TC Draguignan 13 janvier 2005, 2005/98

Dans un article publié au JCP Collectivités territoriales n°21 du 23 mai 2005, Florian Linditch (Et le juge créa le délit de... "dé-favoritisme") commente un jugement du Tribunal correctionnel de Draguignan qui, s’il devait être confirmé, conduirait à une extension notable du champ du délit de favoritisme.

Depuis 30 ans, un exploitant organise des soirées festives pour la jet-set sur une plage d’une commune du littoral dont il a la concession, troublant ainsi la tranquillité de riverains mécontents. En octobre 1999, la commune procède au renouvellement des sous-concessions. Le maire de la commune interroge le sous-préfet sur l’opportunité de renouveler le lot ou non à l’intéressé.

La réponse du représentant de l’Etat est sans équivoque : "il n’est pas opportun de renouveler la concession de l’exploitant incapable malgré les avertissements délivrés d’assurer une exploitation de son établissement qui ne porte pas atteinte au repos et à la tranquillité du voisinage" et "qu’il serait très souhaitable d’abandonner toute exploitation d’un lot de plage à cet endroit et d’en prévoir le retour à l’état de nature".

Sur proposition de la commission d’attribution, le conseil municipal décide de ne pas attribuer le lot en question. L’exploitant déchu obtient la suspension de cette délibération devant les juridictions administratives pour manquement au principe d’égalité et en raison du caractère étranger au marché du motif invoqué pour l’abandon du lot.

Lorsque les effets de l’ordonnance de suspension expirent en mai 2000, le conseil municipal persiste et signe : par une nouvelle délibération, il décide d’attribuer pour 6 mois 35 autorisations temporaires d’occupation du domaine public à l’exception du lot litigieux conformément aux instructions reçues du sous-préfet.

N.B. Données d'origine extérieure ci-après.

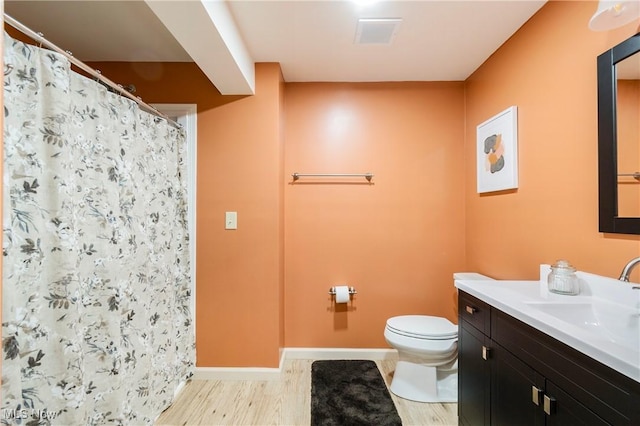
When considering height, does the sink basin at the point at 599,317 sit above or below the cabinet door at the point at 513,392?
above

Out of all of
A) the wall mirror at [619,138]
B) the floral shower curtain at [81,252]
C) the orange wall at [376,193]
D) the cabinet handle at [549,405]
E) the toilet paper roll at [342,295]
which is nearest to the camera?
the cabinet handle at [549,405]

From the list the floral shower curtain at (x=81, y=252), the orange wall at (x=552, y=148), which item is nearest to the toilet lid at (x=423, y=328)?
the orange wall at (x=552, y=148)

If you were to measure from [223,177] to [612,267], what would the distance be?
7.13 feet

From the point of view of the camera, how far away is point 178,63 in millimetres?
2154

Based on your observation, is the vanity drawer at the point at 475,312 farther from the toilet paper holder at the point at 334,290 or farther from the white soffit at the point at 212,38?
the white soffit at the point at 212,38

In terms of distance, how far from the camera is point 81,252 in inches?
49.4

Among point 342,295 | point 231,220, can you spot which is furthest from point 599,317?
point 231,220

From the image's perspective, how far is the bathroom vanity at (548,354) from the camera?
772mm

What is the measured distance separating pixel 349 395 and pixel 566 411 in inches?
50.4

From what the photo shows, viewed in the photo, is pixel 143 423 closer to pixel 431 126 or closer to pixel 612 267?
pixel 612 267

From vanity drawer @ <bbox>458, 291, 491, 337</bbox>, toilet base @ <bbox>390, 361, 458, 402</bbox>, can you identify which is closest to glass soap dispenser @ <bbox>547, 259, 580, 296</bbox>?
vanity drawer @ <bbox>458, 291, 491, 337</bbox>

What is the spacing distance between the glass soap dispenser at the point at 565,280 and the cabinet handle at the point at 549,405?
54cm

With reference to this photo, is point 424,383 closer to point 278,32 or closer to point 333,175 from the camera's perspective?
point 333,175

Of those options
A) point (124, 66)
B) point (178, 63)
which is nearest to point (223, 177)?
point (178, 63)
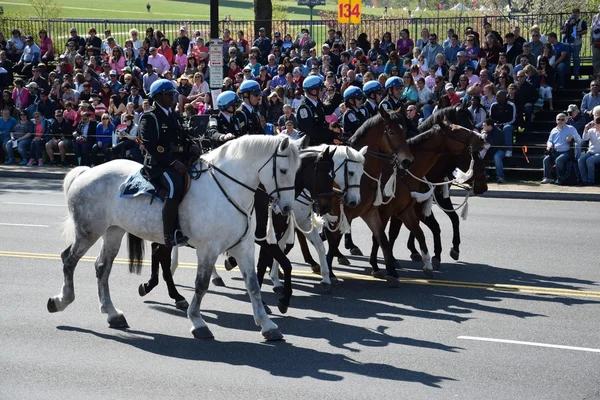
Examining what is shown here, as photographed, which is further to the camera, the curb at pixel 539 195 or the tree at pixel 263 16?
the tree at pixel 263 16

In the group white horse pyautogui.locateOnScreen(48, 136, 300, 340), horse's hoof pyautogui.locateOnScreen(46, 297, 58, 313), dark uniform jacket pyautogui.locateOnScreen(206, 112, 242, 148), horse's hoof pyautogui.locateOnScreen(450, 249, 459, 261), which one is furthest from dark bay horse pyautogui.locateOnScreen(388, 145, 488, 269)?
horse's hoof pyautogui.locateOnScreen(46, 297, 58, 313)

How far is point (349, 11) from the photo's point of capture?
30.5 meters

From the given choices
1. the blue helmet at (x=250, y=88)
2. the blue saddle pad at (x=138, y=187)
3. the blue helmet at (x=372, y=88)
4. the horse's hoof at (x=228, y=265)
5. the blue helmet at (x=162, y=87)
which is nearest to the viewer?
the blue saddle pad at (x=138, y=187)

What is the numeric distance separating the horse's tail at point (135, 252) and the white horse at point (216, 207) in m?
0.59

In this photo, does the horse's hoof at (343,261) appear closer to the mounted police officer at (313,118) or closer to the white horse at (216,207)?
the mounted police officer at (313,118)

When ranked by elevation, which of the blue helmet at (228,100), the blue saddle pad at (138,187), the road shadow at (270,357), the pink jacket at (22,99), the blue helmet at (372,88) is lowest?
the road shadow at (270,357)

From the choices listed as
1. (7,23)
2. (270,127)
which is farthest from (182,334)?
(7,23)

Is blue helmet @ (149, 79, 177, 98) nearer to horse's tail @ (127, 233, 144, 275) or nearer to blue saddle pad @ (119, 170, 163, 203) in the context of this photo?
blue saddle pad @ (119, 170, 163, 203)

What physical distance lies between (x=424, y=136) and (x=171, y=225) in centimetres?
510

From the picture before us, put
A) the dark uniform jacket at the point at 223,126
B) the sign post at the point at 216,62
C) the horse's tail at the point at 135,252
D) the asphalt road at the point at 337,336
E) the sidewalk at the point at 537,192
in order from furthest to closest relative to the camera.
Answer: the sign post at the point at 216,62, the sidewalk at the point at 537,192, the dark uniform jacket at the point at 223,126, the horse's tail at the point at 135,252, the asphalt road at the point at 337,336

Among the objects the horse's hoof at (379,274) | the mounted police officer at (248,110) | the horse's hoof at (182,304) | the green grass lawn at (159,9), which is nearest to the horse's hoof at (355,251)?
the horse's hoof at (379,274)

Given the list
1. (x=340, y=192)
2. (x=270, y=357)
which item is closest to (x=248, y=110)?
(x=340, y=192)

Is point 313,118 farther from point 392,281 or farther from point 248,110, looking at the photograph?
point 392,281

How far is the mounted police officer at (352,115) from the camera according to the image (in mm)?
14133
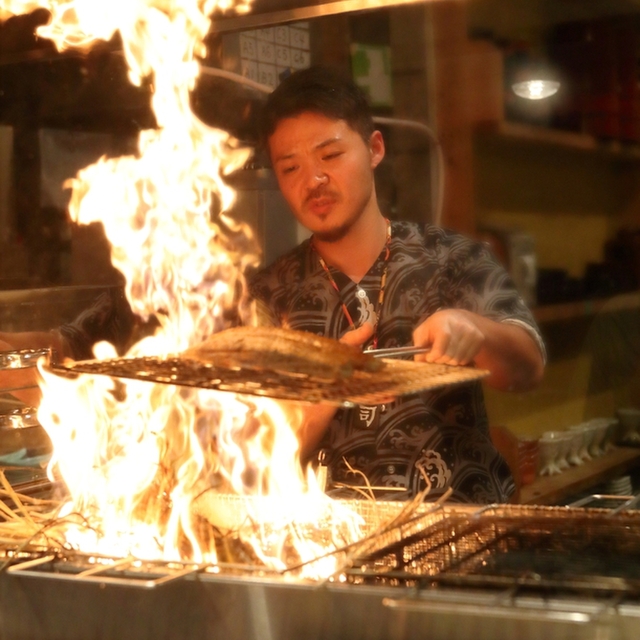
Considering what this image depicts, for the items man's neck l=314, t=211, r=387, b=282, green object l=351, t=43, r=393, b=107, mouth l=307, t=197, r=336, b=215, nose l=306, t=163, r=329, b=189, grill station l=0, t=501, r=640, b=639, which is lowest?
grill station l=0, t=501, r=640, b=639

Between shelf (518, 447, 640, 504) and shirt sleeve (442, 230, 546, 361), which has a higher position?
shirt sleeve (442, 230, 546, 361)

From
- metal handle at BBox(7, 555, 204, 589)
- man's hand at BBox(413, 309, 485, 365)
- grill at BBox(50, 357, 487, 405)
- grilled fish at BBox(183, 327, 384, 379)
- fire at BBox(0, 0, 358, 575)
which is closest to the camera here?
metal handle at BBox(7, 555, 204, 589)

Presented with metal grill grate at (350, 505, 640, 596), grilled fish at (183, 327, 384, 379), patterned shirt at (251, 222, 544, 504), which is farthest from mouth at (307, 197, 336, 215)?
metal grill grate at (350, 505, 640, 596)

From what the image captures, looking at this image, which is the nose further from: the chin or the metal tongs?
the metal tongs

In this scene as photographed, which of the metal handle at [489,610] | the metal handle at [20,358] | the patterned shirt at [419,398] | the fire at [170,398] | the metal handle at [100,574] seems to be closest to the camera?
the metal handle at [489,610]

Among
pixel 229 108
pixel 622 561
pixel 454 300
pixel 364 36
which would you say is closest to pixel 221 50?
pixel 229 108

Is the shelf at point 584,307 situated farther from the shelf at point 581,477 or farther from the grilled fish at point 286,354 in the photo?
the grilled fish at point 286,354

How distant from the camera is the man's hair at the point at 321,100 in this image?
257 cm

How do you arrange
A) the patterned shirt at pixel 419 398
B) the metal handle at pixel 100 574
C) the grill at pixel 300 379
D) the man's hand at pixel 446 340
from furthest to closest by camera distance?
1. the patterned shirt at pixel 419 398
2. the man's hand at pixel 446 340
3. the grill at pixel 300 379
4. the metal handle at pixel 100 574

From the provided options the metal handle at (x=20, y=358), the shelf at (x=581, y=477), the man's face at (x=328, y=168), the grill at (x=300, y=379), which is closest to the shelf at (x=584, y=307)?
the shelf at (x=581, y=477)

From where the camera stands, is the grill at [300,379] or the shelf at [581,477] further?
the shelf at [581,477]

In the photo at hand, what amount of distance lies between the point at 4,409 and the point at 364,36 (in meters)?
1.40

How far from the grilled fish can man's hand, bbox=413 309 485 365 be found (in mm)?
155

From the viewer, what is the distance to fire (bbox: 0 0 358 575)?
2014mm
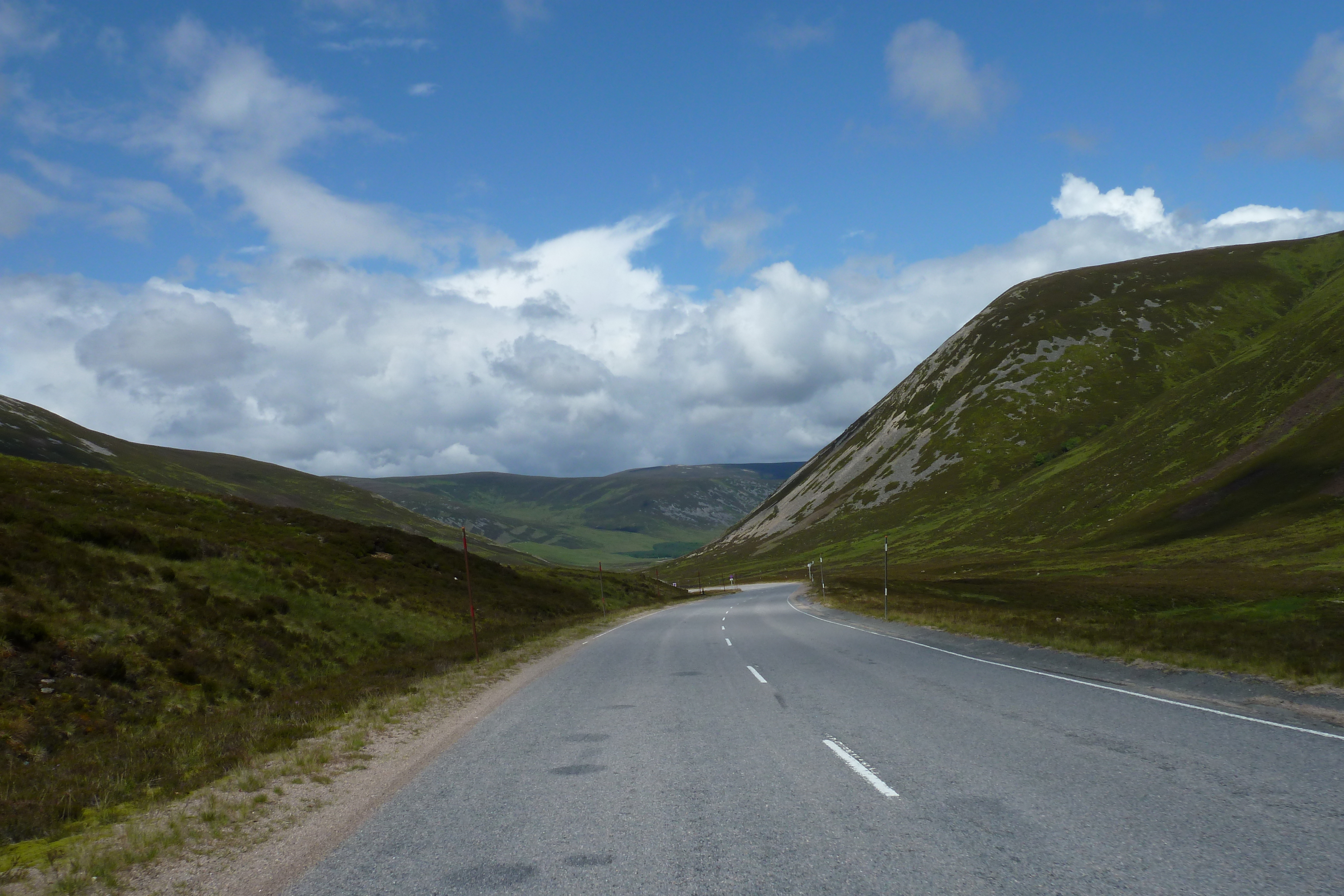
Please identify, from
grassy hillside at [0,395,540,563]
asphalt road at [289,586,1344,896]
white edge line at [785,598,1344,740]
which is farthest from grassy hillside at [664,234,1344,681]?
grassy hillside at [0,395,540,563]

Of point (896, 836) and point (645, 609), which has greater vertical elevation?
point (896, 836)

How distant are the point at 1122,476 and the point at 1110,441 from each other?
1766 centimetres

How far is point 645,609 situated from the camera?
6200 cm

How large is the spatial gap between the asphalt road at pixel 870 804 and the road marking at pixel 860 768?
0.17 ft

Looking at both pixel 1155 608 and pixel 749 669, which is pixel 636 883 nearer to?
pixel 749 669

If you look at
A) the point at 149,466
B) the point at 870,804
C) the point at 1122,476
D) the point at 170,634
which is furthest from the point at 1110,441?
the point at 149,466

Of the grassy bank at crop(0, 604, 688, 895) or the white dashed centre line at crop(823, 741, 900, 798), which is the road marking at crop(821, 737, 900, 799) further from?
the grassy bank at crop(0, 604, 688, 895)

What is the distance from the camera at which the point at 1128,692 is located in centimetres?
1320

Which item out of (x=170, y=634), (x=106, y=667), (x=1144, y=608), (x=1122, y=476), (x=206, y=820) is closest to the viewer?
Result: (x=206, y=820)

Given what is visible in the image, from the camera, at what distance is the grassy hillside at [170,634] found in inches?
449

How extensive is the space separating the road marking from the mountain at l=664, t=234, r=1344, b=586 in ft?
137

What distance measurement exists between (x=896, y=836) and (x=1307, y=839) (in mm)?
3044

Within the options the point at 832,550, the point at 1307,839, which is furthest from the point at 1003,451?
the point at 1307,839

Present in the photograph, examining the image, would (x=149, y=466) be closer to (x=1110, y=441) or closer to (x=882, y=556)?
(x=882, y=556)
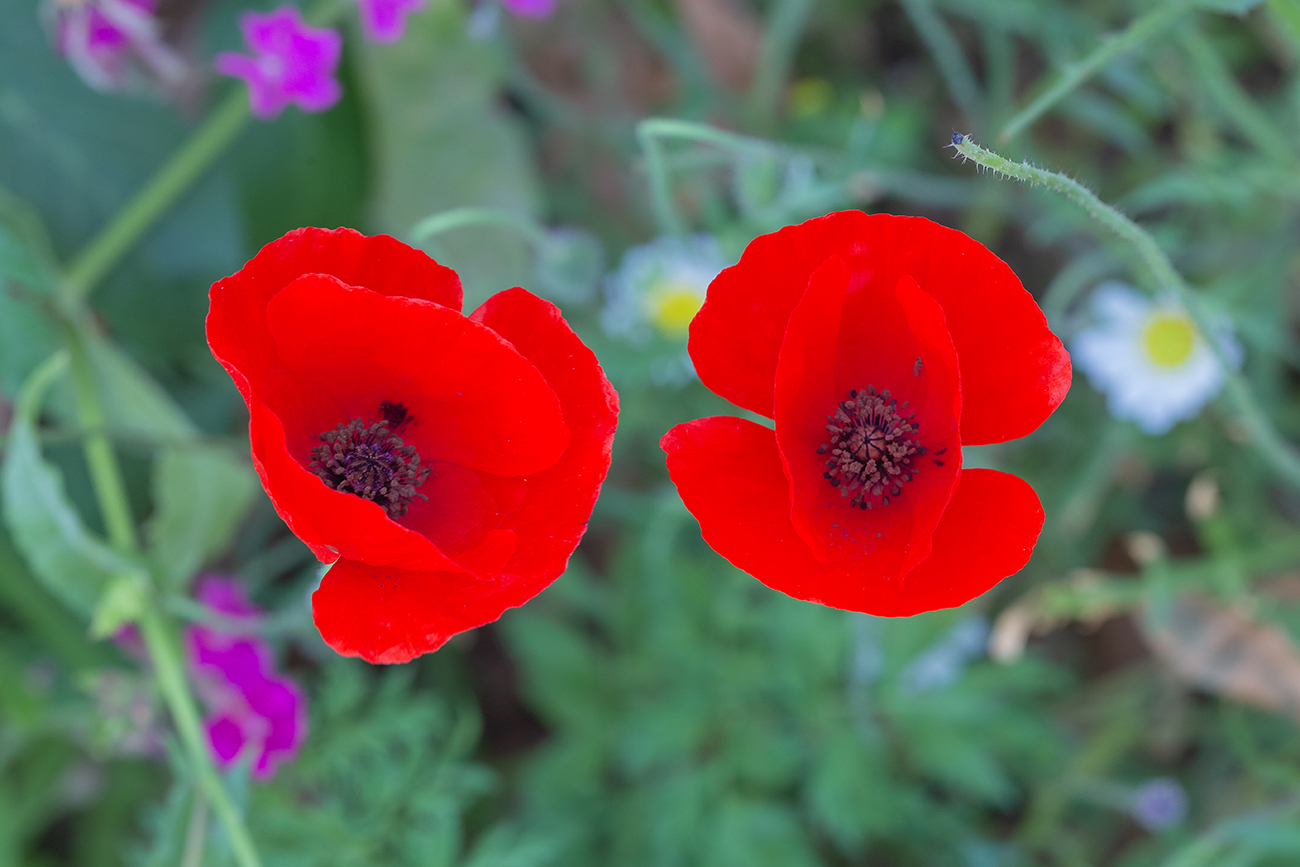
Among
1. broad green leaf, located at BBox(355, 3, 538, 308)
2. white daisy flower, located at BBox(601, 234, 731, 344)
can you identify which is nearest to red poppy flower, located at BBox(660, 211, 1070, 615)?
white daisy flower, located at BBox(601, 234, 731, 344)

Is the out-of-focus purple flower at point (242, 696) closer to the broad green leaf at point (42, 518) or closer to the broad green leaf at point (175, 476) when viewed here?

L’exploitant refusant de se soumettre à cette décision, la municipalité fait constater par la gendarmerie l’occupation illicite du domaine public et poursuit l’intéressé devant les juridictions administratives pour contravention de grande voirie. Mais les juridictions administratives donnent raison à l’exploitant : la contravention de grande voirie n’est pas caractérisée, les délibérations du conseil municipal étant nulles pour violation de la procédure de mise en concurrence (la commune auraît dû relancer une nouvelle procédure annonçant les nouvelles autorisations temporaires d’occupation du domaine public).

Fort de cette décision administrative confirmée en appel, l’exploitant porte plainte au pénal pour délit de favoritisme.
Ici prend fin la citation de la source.